I agree you need an "all of the above".

I selected "bring them with me" because that's the default. I TOTALLY agree with the idea that this is PART of homeschooling. This is "socialization" in a broader-society sense.
When I was a kid, I was extremely, debilitatingly shy, and one of my worst anxieties was dealing with any clerk in a store... even the friendly cashiers at McDonald's. I couldn't talk to them... not just because I was afraid to talk, but because I was worried I was going to do something wrong. I didn't understand the social rules, I was scared there would be some rule that everyone else knew but I didn't.
I'm not trying to imply that if I'd have been homeschooled that would have been automatically fixed.

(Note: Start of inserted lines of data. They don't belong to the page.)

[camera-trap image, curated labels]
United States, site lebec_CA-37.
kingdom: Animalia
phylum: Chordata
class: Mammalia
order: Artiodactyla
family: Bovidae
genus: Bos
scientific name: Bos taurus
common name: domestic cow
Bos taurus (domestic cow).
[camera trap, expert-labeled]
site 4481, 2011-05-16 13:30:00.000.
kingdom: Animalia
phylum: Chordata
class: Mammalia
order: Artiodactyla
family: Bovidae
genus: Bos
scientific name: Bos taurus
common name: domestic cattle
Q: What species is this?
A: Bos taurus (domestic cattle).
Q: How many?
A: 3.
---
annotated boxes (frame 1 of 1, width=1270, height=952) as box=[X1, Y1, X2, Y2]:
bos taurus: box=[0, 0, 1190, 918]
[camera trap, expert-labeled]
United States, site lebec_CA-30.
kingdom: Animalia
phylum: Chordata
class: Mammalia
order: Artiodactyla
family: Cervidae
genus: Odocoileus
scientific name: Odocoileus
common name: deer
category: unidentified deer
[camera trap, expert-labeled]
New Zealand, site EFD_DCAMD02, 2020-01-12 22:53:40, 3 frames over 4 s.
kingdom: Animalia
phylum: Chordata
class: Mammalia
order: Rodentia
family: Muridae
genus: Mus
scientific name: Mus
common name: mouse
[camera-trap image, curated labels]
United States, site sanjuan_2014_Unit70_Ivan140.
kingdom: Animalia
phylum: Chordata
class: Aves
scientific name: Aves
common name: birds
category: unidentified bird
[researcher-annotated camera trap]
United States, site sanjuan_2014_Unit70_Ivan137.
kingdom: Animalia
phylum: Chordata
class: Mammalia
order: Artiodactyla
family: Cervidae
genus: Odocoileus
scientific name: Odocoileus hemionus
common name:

I think I may have some Asperger's tendencies. I'm just pointing out how important those skills are, and that I had a hard time learning them.
So my kids come with me for all errands by default.
Of course, sometimes I really just would rather go by myself. If I'm bra-shopping, for instance, or even any clothes, and I need to spend an hour just trying stuff on, rejecting things because nothing fits my bizarre frame, trying more things... the kids get BORED SILLY doing this so it's best for me to do it myself.
Things like that, I'll either do when DH is home, or my SIL (who also homeschoolers her kids) will watch mine (we trade back and forth as necessary), or I'll do it when they're in some activity or other. For instance, when DS has his dance class, usually DD stays home with DH and I'll go grocery shopping then pick him back up.
It really all depends on what the errand is, whether it can wait or needs to be done now, what mood I'm in... heh...
But definitely, whatever your preferences are, take errands into account in your homeschool planning. Maybe you'd prefer to have an entire 'errand day' where you try to do everything one day a week, and so you don't schedule "official" school stuff that day. Or maybe you do school in the mornings, errands in the afternoon, like another poster suggested. Whatever you prefer, just do realize that it will happen.
And you know, I don't think this is necessarily a homeschool-specific question. Because it's not asking "how do you do errands when you're supposed to be teaching all day". It's asking "how do you do errands when you have the kids with you all day instead of away at school." So the same question could be asked of parents with public schooled kids, in the summer. They still get their errands done. So... so can we, year-round.

I always like in the summer when I see kids out and about with their parents all the time. That's the way it SHOULD be IMO... kids are a PART of human society and community and should not be segregated out of it as much as they are, as though they're completely separate and foreign until they reach adulthood.